Displaying Poly C_0N as L is quite confusing. I wonder about P(L). Oh, that's used for products, so maybe Q(L) or something. But I suppose that's a separate discussion.
!5349 caches lazy FVs with the StrictSig. We currently don't zap the cache after DmdAnal, so I'm a bit vary I've introduced a space leak... But that should be easy to rectify.
Yes! Now there's only #19584 in the way and any ghc/alloc regressions the testsuite might turn up. I ran the stranal testsuite, no changes in annotations so far. I haven't yet run the full testsuite, the OP or #19001. Will do in time.
Needless to say, the changes around lazy FVs and fixed-point iteration aren't all that simple... But maybe it's worthwhile if we can get better eta-expansion in #19001.
I can confirm that in the reproducer from #14816 (comment 149239), !5349 assigns the more precise arg signature of MCM(C1(L)) (which is how we say "called at most once" at the moment) to f now. By contrast, HEAD assigns LCL(C1(L)), as when this ticket was created. So !5349 will indeed fix this bug, but currently has performance problems if #19584 is not resolved, but I have an idea for how to fix it.
After a radical rewrite of the whole demand analyser in !5349, I can finally say that the prototype implementation there fixes this ticket and manages to pass the testsuite (modulo perf tests). It also is a fix for #19584.
While the idea !5349 is still under way (and hopefully nears conclusion in the form of a paper), I wondered if we could have a shortcut solution to the original issue. My motivation is in the context of !9089, where the join point loopification idea obscures exit contexts of otherwise easily inlinable bindings, as explained here #22274 (comment 460376). We wondered whether this issue is more easily solvable than #22274.
I don't think it is. My (third, apparently) summary to this ticket is as follows:
The call to reuseEnv is responsible for demand signatures never having interesting used-at-most-once information on free variables. (And having this info would allow us to inline in loop exits, for example.)
I had hoped we could remove that call, or the motivation for it. I recalled it had to do with analysis perf, as the FIXME comment above the call in DmdAnal suggests, so I tried to do it less often, e.g., when the env has at most 5 elements.
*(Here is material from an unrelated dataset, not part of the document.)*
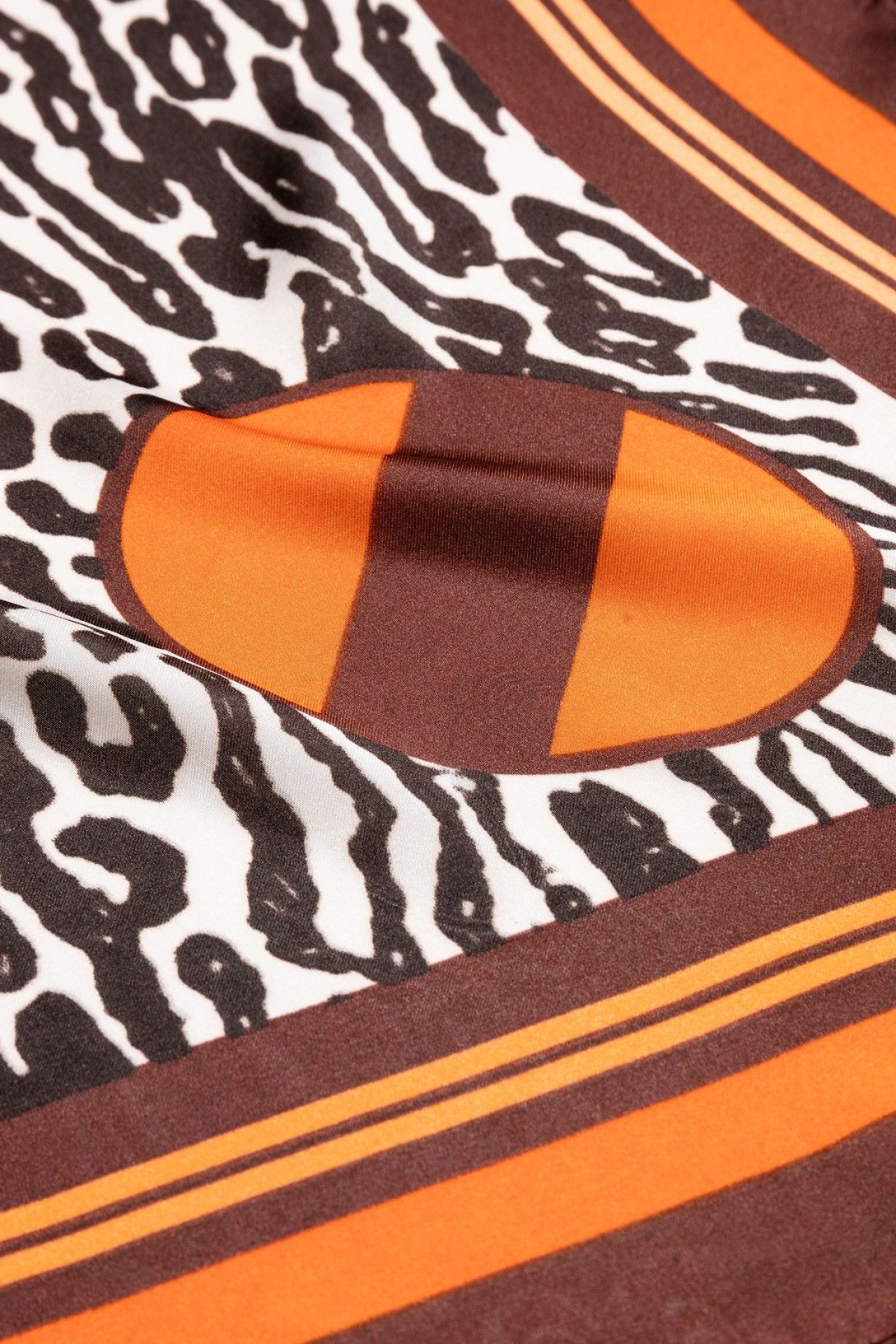 BANDANA AMARA - Imagen 2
But then I rediscovered the monotonicity issues regarding weak variables, see #14816 (comment 341630). The short story is that during fixed-point iteration, variables flip between occuring in weak_fvs (those not unleashed at call sites because no use, perf!) and sig_fvs (those we unleash at call sites such as strict ones).
But (4) is not easily possible, because we sometimes don't have access to the previous iteration's weak_fvs; namely when we continue fixed-point iteration from a previously approximated demand signature. The weak_fvs are not currently part of the demand signature, so we forget those every time around. And nor should they, because they belong to the binding group rather than just the binding.
I think I tried to experiment with special demand signatures that cached the weak_fvs about a year ago. To no avail, but I forgot the specifics. I think I could look them up in a log of the calls Simon and I had about the issue.
...
And so on. The rabbit hole never ends. Rather than trying to solve any of these problems piecemeal, I suggest waiting for !5349 I recall solved the issue entirely.